### [Task instructions]
1. Answer these questions from the passage on Justin Leiber's work on minds and animals:
(a) What claim does Larry Hauser credit Leiber's dialogue Can Animals and Machines Be Persons? with articulating?
(b) According to Lesley McLean, what do Descartes and Leiber both deny about animals, and what do they still grant them?
(c) How does Rosenfield regard the account of animal cruelty by unnamed Cartesians?
2. Go on with the passage on Justin Leiber's work on minds and animals, starting after its final sentence.

Some of both his fiction and non-fiction books and papers have dealt with intelligence and consciousness. Larry Hauser credits Leiber's dialogue, Can Animals and Machines Be Persons? for articulating the claim that "the solipsistic predicament pertains to individuals not species," so that if one can reliably tell that other humans have minds it would be sheer chauvinism to maintain one could never know whether something non-human had a mind. Lesley McLean comments that "Justin Leiber, who Dennett cites as a source for exposing certain hidden agendas distorting objective research into animal consciousness, himself offers a subjective account for why indeed we might doubt the link between moral standing and having of a mind [Leiber 1988]...What is interesting is that neither Descartes nor Leiber thinks animals to be conscious, yet they nevertheless think them worthy of moral consideration." Peter Singer, Mary Midgley, and others cite L. C. Rosenfield's From Beast-Machine to Man-Machine: Animal Soul in French Letters from Descartes to LaMettrie (New York, Oxford University Press, 1941) for a ghastly account of animal cruelty by unnamed Cartesians, but Singer and the rest fail to mention that Rosenfield dismisses the account as a pious anti-Cartesian fabrication, and further, that Rosenfield maintains that Descartes himself was never accused of cruelty to animals, nor did Descartes maintain that animals could not feel pain (Leiber 1988).

### [Information]
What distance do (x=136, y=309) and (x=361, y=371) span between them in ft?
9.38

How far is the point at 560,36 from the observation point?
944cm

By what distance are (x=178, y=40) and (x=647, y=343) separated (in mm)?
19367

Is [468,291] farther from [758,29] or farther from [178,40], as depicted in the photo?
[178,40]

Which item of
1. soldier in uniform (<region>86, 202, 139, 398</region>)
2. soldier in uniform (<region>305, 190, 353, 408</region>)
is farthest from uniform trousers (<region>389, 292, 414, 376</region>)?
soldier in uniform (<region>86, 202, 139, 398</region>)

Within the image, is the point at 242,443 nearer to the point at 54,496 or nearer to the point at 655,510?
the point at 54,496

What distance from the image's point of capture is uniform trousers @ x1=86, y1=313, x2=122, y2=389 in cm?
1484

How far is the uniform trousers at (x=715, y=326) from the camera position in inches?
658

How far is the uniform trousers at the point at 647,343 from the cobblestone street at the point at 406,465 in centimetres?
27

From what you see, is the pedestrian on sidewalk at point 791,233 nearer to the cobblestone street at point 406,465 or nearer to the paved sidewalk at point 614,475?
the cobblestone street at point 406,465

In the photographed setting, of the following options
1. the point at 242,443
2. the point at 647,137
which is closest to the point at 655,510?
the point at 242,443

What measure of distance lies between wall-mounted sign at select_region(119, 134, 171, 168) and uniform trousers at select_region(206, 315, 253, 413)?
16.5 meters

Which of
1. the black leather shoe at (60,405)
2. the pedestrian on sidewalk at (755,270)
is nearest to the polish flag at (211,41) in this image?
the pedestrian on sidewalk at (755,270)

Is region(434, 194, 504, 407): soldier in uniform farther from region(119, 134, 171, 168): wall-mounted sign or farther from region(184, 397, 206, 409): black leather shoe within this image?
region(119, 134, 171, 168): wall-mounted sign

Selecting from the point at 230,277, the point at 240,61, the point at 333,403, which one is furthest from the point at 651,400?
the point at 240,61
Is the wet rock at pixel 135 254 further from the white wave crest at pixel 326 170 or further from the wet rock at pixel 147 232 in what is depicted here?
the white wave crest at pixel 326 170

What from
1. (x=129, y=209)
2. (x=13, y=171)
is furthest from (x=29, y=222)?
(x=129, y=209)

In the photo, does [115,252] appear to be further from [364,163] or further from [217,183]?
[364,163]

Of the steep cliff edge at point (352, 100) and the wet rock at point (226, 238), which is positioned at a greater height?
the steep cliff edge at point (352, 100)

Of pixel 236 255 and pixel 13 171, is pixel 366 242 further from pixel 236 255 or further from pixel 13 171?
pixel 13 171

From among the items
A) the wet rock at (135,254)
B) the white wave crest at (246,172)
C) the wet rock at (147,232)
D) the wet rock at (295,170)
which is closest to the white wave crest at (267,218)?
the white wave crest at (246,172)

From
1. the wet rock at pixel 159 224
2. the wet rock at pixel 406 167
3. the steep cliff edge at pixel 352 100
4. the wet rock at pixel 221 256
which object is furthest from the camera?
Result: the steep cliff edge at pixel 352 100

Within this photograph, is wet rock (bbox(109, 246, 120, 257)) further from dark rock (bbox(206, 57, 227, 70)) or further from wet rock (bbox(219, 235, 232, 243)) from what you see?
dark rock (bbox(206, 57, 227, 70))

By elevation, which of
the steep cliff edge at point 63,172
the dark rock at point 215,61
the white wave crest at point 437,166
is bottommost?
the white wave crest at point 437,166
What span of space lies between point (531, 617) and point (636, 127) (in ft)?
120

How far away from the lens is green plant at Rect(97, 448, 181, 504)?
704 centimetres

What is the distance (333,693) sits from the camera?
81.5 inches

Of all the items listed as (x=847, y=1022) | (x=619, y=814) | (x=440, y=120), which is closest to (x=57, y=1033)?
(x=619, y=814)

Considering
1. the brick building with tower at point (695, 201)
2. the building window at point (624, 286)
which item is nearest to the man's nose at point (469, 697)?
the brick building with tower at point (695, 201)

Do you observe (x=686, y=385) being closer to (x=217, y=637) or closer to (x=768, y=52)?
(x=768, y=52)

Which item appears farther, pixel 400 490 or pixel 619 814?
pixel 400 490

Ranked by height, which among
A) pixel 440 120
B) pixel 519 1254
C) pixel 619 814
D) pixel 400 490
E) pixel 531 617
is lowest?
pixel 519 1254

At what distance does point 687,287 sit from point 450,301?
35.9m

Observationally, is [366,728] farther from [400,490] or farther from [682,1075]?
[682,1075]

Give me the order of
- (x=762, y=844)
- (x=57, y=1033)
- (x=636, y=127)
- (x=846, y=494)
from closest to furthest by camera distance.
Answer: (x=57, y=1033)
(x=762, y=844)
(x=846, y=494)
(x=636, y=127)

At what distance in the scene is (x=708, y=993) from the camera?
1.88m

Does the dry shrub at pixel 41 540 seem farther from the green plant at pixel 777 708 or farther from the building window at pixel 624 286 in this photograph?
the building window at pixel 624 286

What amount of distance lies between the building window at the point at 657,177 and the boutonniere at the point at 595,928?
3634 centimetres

### [Numbered responses]
1.
(a) The claim that "the solipsistic predicament pertains to individuals not species."
(b) Neither thinks animals are conscious, yet both think animals are worthy of moral consideration.
(c) Rosenfield dismisses it as a pious anti-Cartesian fabrication.

2.
Begun while he was a visiting scientist at MIT, Justin Leiber's first novel, Beyond Rejection, starts with a lengthy description of a “mind implant” operation in which the software mind of one individual is inserted into the hardware brain and body of another. Provocative and detailed, the description has been anthologized in several text books, most notably in Douglas Hofstadter and Daniel Dennett's The Mind's I. The novel's protagonist, with memories of a male body, awakens to a female one and must find a way beyond rejection. In Beyond Humanity, the protagonist deals with the claims to personhood of both apes and computers – themes that Hackett Publishing suggested might also be incorporated into a dialogue, Can Animals and Machines Be Persons? In Beyond Gravity, Leiber's protagonist discovers that earth has long been studied by alien “anthropologists,” who write articles about humans which appear in a journal whose title might be translated into humanese as “Primitivity Review.” As this description suggests, Leiber's Beyond trilogy is largely taken up with issues in philosophy and cognitive science. The same might not be said of Leiber's sword and sorcery novels The Sword and the Eye and The Sword and the Tower.

===Bibliography===

====Fiction====
- "Beyond Rejection" (1980)
- "The Sword and the Eye" (1985)
- "The Sword and the Tower" (1986)
- "Beyond Humanity" (1987)
- "Beyond Gravity" (1988)

====Non-fiction books====
- "Noam Chomsky: A Philosophic Overview" (1975)
- "Structuralism: Skepticism and Mind in the Psychological Sciences" (1978)
- "Can Animals and Machines Be Persons?" (1986)
- "An Invitation to Cognitive Science" (1991)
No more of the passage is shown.